Rewrite the listing from its first line through the line containing "point 920,632 <", replacing "camera" with "viewer" and keeping everything else the same. Leave the pictures out of your answer.

Questions about pictured scenes
* * * *

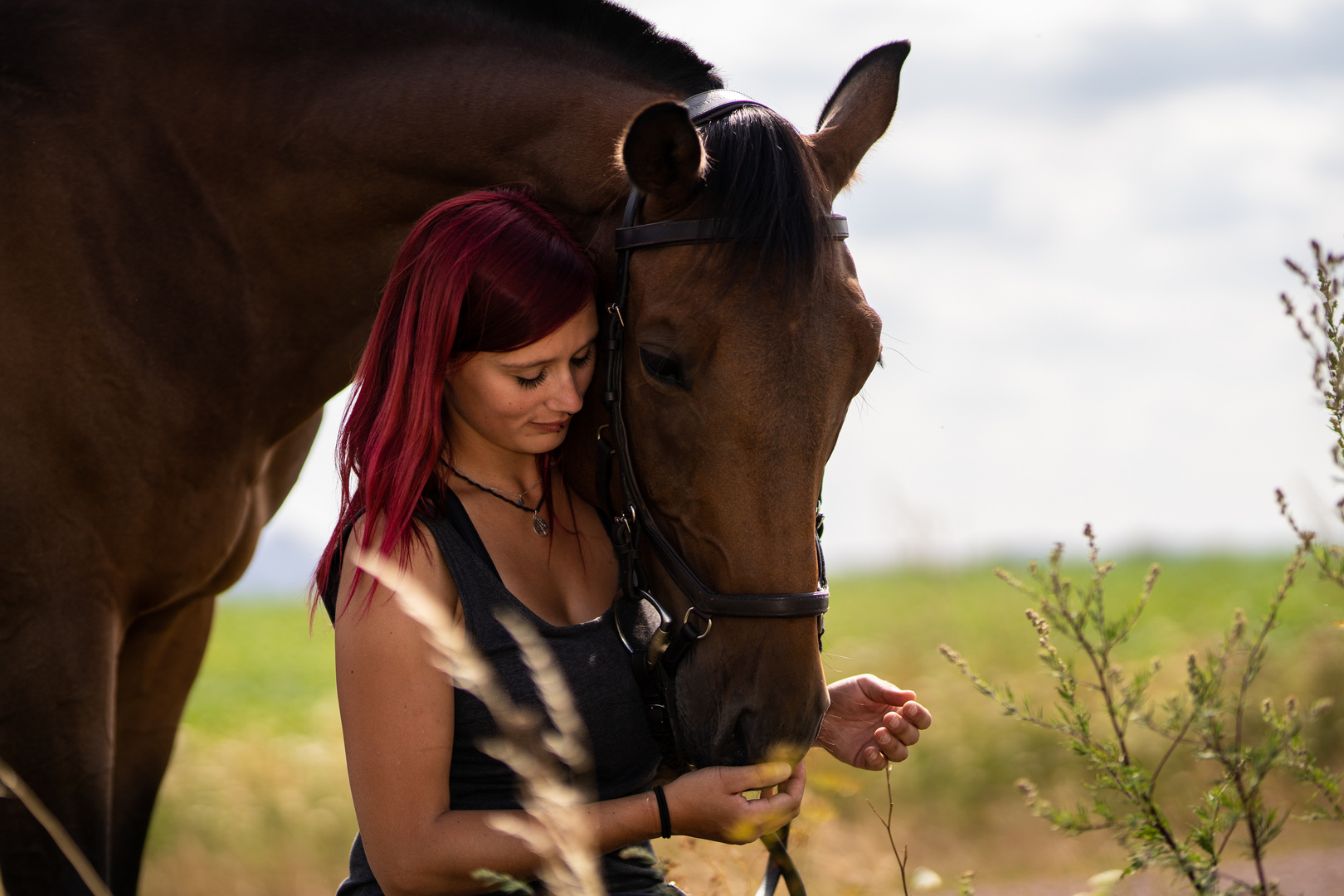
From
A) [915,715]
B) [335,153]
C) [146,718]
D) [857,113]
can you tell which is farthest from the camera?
[146,718]

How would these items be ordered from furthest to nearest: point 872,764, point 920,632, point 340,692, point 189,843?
point 920,632 < point 189,843 < point 872,764 < point 340,692

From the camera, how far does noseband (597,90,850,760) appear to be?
5.99 feet

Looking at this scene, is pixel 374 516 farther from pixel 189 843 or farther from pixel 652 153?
pixel 189 843

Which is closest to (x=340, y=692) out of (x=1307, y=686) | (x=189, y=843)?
(x=189, y=843)

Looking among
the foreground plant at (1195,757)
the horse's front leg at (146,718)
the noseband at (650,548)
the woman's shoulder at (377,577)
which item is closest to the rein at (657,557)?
the noseband at (650,548)

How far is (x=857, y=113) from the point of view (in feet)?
7.70

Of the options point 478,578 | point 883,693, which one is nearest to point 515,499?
point 478,578

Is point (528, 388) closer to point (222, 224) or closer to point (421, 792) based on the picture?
point (421, 792)

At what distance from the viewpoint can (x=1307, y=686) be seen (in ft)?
24.5

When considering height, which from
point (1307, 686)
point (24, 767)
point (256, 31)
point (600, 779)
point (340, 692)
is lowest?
point (1307, 686)

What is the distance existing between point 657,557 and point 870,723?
0.58 m

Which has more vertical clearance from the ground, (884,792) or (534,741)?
(534,741)

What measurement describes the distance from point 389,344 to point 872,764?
122cm

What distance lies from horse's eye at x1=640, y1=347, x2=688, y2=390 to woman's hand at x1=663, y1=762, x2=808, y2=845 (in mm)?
653
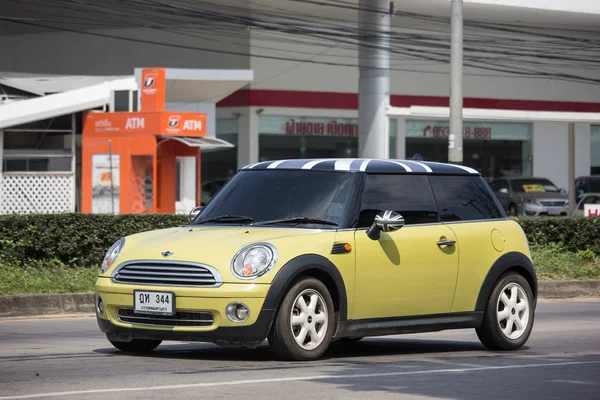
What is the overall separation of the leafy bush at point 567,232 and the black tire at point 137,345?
36.8 feet

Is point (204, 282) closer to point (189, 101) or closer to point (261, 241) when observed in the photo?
point (261, 241)

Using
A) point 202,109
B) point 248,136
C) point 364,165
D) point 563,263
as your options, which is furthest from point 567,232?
point 248,136

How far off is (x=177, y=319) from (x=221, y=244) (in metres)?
0.64

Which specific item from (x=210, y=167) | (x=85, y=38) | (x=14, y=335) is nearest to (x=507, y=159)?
(x=210, y=167)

* * * *

Result:
From
A) [915,715]
B) [335,153]
C) [146,718]
D) [857,113]
can you tell which is farthest from the viewer?
[146,718]

How would these items be ordered from furthest to nearest: point 872,764, point 920,632, point 340,692, point 189,843?
point 920,632 < point 189,843 < point 872,764 < point 340,692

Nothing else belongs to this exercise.